What is required>
Copy verbatim the part of the records that begins with the line containing "Which is further" and continues to the end of the records, including both that first line and the final line.

Collected data:
┄┄┄┄┄┄┄┄┄┄┄┄┄┄┄┄┄┄┄┄
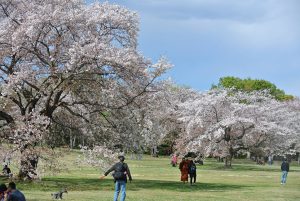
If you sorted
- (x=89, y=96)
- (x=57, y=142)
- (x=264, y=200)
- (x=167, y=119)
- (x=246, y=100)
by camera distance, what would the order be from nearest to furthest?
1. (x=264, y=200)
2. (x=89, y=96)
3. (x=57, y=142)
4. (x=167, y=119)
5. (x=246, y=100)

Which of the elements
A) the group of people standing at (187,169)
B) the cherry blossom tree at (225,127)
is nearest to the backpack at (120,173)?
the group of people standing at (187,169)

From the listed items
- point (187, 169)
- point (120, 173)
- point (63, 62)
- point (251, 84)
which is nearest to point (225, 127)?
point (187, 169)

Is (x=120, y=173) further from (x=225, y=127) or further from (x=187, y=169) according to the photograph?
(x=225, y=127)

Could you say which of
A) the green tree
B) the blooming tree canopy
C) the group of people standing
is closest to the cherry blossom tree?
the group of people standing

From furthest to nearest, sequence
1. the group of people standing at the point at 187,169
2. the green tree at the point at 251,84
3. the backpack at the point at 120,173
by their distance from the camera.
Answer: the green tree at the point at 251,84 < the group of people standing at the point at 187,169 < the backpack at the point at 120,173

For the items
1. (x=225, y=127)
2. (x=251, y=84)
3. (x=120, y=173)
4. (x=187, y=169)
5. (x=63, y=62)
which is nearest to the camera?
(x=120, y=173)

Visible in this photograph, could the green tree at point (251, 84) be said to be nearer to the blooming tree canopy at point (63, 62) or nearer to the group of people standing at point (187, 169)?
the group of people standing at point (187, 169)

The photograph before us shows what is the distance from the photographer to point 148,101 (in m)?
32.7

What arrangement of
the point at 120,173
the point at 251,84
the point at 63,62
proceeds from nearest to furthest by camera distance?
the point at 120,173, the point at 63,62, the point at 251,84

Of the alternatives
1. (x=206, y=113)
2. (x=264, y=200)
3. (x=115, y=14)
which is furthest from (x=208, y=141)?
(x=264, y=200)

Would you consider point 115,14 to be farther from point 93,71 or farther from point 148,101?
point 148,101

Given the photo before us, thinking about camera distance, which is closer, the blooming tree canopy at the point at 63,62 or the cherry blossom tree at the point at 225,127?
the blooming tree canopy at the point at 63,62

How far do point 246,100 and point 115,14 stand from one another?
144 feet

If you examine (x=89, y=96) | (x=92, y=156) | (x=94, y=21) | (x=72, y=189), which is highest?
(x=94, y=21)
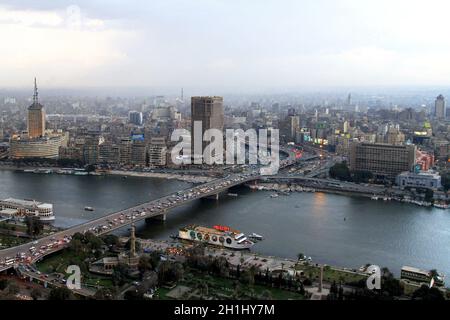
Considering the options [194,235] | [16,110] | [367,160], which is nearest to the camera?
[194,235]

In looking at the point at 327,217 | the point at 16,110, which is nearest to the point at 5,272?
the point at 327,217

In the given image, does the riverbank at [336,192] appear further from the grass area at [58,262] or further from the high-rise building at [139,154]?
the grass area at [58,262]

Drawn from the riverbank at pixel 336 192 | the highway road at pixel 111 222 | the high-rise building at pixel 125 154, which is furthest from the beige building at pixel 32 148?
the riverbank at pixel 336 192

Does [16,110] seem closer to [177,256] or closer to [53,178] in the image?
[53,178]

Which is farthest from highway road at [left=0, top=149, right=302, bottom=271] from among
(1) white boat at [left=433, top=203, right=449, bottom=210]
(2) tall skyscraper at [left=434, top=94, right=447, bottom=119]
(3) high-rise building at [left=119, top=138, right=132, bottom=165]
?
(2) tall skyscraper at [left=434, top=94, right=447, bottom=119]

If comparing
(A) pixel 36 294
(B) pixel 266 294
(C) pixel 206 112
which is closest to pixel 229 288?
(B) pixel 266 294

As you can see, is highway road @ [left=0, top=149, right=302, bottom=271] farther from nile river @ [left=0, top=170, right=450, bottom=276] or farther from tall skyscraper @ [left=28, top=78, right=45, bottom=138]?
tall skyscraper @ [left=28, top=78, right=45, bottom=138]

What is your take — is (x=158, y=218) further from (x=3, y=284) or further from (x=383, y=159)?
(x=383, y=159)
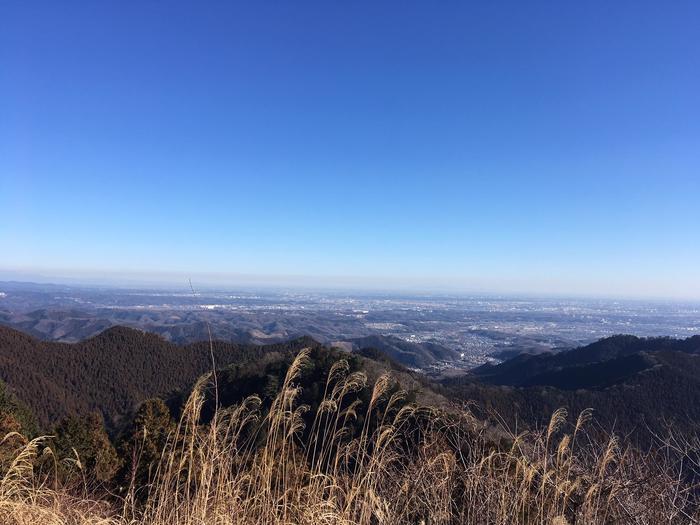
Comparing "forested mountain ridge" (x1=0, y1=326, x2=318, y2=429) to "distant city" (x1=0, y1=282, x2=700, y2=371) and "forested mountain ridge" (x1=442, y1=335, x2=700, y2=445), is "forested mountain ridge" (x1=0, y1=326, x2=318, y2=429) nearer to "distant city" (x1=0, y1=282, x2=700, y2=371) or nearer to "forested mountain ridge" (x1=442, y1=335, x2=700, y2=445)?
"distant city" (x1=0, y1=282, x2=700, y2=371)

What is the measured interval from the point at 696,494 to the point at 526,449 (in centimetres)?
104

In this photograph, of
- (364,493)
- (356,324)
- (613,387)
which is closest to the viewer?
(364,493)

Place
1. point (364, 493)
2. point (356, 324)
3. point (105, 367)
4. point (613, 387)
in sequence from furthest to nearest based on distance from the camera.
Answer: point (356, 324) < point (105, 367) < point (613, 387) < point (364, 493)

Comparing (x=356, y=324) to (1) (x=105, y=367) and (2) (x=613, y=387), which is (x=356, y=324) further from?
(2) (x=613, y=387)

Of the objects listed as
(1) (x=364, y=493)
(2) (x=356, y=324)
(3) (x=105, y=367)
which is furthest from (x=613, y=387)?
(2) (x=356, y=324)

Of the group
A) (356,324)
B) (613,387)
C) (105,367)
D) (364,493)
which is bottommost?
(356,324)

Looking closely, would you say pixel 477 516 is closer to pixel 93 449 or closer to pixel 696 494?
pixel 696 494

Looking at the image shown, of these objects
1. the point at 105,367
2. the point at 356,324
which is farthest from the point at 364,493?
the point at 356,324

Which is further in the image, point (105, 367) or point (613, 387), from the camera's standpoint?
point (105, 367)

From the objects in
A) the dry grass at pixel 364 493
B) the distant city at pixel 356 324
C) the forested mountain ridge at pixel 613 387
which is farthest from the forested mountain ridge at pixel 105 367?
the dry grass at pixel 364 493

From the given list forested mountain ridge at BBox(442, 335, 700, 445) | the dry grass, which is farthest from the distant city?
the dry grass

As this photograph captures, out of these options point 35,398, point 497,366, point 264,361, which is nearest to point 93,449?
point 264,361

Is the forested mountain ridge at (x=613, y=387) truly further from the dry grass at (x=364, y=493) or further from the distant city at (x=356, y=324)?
┄┄┄┄┄┄┄┄┄┄┄┄┄┄┄┄┄┄┄┄
Exercise solution>
Which is further in the image, point (105, 367) or point (613, 387), from the camera's standpoint?
point (105, 367)

From the objects in
A) the dry grass at pixel 364 493
B) the distant city at pixel 356 324
C) the forested mountain ridge at pixel 613 387
which is farthest from the forested mountain ridge at pixel 105 367?
the dry grass at pixel 364 493

From the given list forested mountain ridge at BBox(442, 335, 700, 445) | the dry grass, which is farthest from the distant city?
the dry grass

As this photograph captures, out of these options point 35,398, point 497,366, point 264,361, which is nearest to point 93,449?
point 264,361

Is the forested mountain ridge at (x=613, y=387) truly further from the dry grass at (x=364, y=493) or further from the distant city at (x=356, y=324)?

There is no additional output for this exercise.